Die typischen Wege zur nachfolgenden Person:
Familieninterne Nachfolge. Sohn, Tochter, Schwiegerkind, Neffe, Nichte. Lange die häufigste Form, heute deutlich seltener. Der Vorteil: kulturelle Nähe, Vertrauensvorschuss, oft schon Einblick ins Unternehmen. Die Herausforderung: familiäre Dynamiken überlagern unternehmerische Fragen.

Übergabe an Mitarbeitende (Management-Buy-Out, MBO).
Eine oder mehrere führende Personen aus dem eigenen Betrieb übernehmen.

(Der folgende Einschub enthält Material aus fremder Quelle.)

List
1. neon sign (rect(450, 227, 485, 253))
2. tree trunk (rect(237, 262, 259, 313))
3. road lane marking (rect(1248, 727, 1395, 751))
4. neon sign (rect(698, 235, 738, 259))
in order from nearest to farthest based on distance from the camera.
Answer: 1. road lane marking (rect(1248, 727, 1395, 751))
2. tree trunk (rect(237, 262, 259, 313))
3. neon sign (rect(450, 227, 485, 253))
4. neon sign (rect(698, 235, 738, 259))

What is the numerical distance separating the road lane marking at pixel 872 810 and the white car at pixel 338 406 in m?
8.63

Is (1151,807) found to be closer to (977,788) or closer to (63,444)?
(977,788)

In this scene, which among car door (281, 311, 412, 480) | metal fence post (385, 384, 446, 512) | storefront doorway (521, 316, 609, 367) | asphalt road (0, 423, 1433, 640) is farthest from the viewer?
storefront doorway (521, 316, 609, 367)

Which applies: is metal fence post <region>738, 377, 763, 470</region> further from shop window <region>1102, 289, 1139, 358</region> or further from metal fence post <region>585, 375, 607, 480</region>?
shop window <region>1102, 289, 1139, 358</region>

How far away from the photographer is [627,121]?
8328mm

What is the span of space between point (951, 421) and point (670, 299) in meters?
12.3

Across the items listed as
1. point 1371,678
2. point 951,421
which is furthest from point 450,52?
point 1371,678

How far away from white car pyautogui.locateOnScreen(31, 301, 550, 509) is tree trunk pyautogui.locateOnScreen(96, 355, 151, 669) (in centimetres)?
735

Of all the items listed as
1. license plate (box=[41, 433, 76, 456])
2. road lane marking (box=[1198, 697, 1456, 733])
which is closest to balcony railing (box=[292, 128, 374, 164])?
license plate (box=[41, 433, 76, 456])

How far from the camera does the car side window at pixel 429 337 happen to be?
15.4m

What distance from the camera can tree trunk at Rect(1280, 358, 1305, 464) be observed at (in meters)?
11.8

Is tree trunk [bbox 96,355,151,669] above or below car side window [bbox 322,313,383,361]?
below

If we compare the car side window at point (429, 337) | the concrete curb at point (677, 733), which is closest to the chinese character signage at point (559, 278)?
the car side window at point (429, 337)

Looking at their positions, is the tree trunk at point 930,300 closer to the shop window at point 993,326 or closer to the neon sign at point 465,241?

Der Vorteil: tiefe Kenntnis des Unternehmens, eingespielte Beziehung zur Belegschaft, kontinuierliche Unternehmenskultur.

Externe Nachfolge durch eine Einzelperson (Management-Buy-In, MBI).
Eine externe Unternehmer:in oder eine erfahrene Führungskraft übernimmt das Unternehmen. Der Vorteil: frische Perspektive, oft mehr Eigenkapital und unternehmerische Erfahrung.

Externe Nachfolge durch ein Unternehmen.
Strategische Käufer:in aus derselben Branche, Wettbewerber:in, Beteiligungsgesellschaft. Der Vorteil: meist gute Finanzierung, klare Strukturen für die Transaktion.

Stiftungslösung oder Genossenschaftsmodell.
Eher selten, aber bei besonderen Konstellationen sinnvoll. Das Unternehmen wird in eine Stiftung überführt oder als Genossenschaft weitergeführt, oft mit dem Ziel, die ursprüngliche Mission zu erhalten.